I previously also did genetic correlations using DecodeME summary stats against all the conditions in the UK BioBank and FinnGen using the Bigagwas platform. I just went back to check what the correlations were for ME/CFS with traits that relate to migraine:

Source	Trait code	Trait name	Genetic correlation (rg)	P value
UK BioBank	G43.gwas.imputed_v3.both_sexes	Diagnoses - main ICD10: G43 Migraine	0.4207	0.0063
UK BioBank	20002_1265.gwas.imputed_v3.both_sexes	Non-cancer illness code, self-reported: migraine	0.2132	6.34E-05
FinnGen	G6_MIGRAINE	Migraine-VI Diseases of the nervous system (G6_)	0.4425	1.62E-23
FinnGen	MIGRAINE_TRIPTAN	Migraine, single triptan purchase ok & required. ICD-code if available is included-Neurological endpoints	0.3206	7.48E-17

The correlation values with these traits seem fairly consistent with this study's correlation with migraine (rg = 0.45, p < 10⁻⁶).

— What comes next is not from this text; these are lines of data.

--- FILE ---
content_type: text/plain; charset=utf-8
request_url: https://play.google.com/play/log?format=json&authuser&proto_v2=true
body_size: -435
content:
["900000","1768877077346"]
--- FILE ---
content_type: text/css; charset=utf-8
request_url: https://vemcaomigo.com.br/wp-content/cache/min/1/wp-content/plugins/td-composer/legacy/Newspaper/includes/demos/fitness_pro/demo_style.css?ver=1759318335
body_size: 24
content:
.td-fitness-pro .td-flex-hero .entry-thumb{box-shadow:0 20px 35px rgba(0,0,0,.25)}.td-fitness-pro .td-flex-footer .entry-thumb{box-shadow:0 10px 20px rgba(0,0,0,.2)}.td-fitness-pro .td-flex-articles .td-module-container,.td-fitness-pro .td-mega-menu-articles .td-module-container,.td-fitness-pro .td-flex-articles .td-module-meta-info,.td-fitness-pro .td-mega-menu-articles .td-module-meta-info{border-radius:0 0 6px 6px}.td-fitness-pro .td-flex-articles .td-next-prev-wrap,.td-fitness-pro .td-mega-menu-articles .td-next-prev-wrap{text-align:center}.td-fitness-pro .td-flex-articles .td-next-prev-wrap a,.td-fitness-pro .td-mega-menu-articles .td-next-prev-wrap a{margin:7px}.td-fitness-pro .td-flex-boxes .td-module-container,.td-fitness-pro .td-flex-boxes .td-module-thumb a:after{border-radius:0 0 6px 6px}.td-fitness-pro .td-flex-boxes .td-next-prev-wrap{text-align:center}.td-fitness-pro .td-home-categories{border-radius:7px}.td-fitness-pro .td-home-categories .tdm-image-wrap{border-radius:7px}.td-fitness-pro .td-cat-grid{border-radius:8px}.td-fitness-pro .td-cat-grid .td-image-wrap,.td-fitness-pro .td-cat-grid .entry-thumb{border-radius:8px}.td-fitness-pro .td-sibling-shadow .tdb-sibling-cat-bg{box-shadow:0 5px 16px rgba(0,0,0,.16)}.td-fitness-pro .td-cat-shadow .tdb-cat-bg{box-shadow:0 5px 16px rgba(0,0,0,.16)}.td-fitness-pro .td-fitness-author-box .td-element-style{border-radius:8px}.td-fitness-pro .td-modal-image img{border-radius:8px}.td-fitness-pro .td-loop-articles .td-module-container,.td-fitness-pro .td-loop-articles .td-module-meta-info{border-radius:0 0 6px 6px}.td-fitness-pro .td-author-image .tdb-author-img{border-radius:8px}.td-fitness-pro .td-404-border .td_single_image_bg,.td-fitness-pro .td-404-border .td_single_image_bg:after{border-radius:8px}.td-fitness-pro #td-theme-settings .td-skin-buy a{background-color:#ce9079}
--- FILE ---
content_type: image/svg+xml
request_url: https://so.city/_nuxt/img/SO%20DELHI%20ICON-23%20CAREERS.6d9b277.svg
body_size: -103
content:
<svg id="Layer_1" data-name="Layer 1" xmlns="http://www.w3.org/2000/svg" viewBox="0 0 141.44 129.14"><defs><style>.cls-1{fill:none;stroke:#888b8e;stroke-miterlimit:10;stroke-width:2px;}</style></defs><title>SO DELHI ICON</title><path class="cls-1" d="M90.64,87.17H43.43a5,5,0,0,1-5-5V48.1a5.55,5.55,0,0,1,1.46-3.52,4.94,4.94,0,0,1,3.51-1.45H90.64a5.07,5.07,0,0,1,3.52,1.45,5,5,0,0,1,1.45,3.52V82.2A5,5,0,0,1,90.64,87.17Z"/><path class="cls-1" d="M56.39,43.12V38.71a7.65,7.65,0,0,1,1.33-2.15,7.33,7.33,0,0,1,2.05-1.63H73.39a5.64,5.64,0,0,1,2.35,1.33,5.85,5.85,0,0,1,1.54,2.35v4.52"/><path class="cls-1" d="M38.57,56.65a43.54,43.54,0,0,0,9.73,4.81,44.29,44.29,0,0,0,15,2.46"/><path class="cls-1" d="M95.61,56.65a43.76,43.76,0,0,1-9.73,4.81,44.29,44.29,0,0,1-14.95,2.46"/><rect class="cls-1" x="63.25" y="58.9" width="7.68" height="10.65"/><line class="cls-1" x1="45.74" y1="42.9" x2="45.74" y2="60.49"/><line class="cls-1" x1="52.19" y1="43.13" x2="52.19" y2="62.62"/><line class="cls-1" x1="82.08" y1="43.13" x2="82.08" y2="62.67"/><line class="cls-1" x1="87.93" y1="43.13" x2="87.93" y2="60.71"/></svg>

The supplemental file says that the study used for migraine was Diversity and scale: Genetic architecture of 2068 traits in the VA Million Veteran Program, which was done on a USA cohort. So the positive genetic correlation of ME/CFS with migraine seems consistent when comparing to migraine cases from three different countries: USA, UK, and Finland.

Considering that there is an increased risk for females for both migraine and ME/CFS, and that both conditions display light/sound sensitivity, this might be a good lead.

I haven't read a lot about it yet, but it seems that research on migraine is a bit further along in identifying mechanisms, such as the involvement of the trigeminal nerve and CGRP proteins.